··· STORED DATA

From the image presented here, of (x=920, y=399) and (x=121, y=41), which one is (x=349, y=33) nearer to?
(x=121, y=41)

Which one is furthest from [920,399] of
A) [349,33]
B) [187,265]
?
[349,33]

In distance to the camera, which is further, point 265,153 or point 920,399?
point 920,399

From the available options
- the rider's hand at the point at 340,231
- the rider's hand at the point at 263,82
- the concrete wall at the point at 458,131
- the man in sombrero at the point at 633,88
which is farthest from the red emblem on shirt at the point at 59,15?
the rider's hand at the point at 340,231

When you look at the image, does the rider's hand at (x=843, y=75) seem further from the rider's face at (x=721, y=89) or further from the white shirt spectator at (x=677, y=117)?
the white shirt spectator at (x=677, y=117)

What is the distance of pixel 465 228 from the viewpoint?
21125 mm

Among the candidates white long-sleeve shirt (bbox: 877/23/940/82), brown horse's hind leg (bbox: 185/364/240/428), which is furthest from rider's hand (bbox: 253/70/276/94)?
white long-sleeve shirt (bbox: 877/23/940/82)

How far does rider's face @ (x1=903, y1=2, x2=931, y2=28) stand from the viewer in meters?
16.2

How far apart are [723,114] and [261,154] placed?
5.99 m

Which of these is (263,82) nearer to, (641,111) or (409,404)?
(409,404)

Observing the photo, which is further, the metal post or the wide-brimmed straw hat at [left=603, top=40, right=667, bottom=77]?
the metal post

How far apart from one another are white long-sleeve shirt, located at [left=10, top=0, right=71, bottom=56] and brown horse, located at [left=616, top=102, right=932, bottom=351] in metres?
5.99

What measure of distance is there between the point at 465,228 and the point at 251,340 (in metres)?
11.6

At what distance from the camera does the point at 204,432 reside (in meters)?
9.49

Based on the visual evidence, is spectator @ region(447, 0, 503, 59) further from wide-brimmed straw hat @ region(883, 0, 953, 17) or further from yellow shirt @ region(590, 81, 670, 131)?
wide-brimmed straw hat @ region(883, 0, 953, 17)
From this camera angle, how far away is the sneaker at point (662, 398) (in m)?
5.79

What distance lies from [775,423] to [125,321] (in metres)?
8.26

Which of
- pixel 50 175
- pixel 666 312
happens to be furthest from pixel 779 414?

······

* [REQUIREMENTS]: Repeat only the lines running from the line that contains "How far does" through the last line above, inclusive.

* [TASK RESPONSE]:
How far does rider's face @ (x1=903, y1=2, x2=931, y2=28) stand from the viewer in meters?
16.2

How far apart are [723,114] and [261,154] placed?
5.99 m

Which of these is (263,82) nearer to, (641,111) or (409,404)?
(409,404)

Observing the photo, which is further, the metal post or the wide-brimmed straw hat at [left=603, top=40, right=667, bottom=77]?
the metal post

How far apart from one another are white long-sleeve shirt, located at [left=10, top=0, right=71, bottom=56] and brown horse, located at [left=616, top=102, right=932, bottom=351] in metres?
5.99

What measure of distance is there between the point at 465,228 and the point at 251,340 (in metres)?
11.6

At what distance from the camera does the point at 204,432 reside (in meters)?
9.49

Based on the visual evidence, is spectator @ region(447, 0, 503, 59) further from wide-brimmed straw hat @ region(883, 0, 953, 17) or further from yellow shirt @ region(590, 81, 670, 131)?
wide-brimmed straw hat @ region(883, 0, 953, 17)
From this camera angle, how far away is the sneaker at point (662, 398) (in m)?
5.79

What distance lies from [775,423] to [125,321] (in metres)?
8.26

Which of
- pixel 50 175
- pixel 666 312
happens to be furthest from pixel 779 414?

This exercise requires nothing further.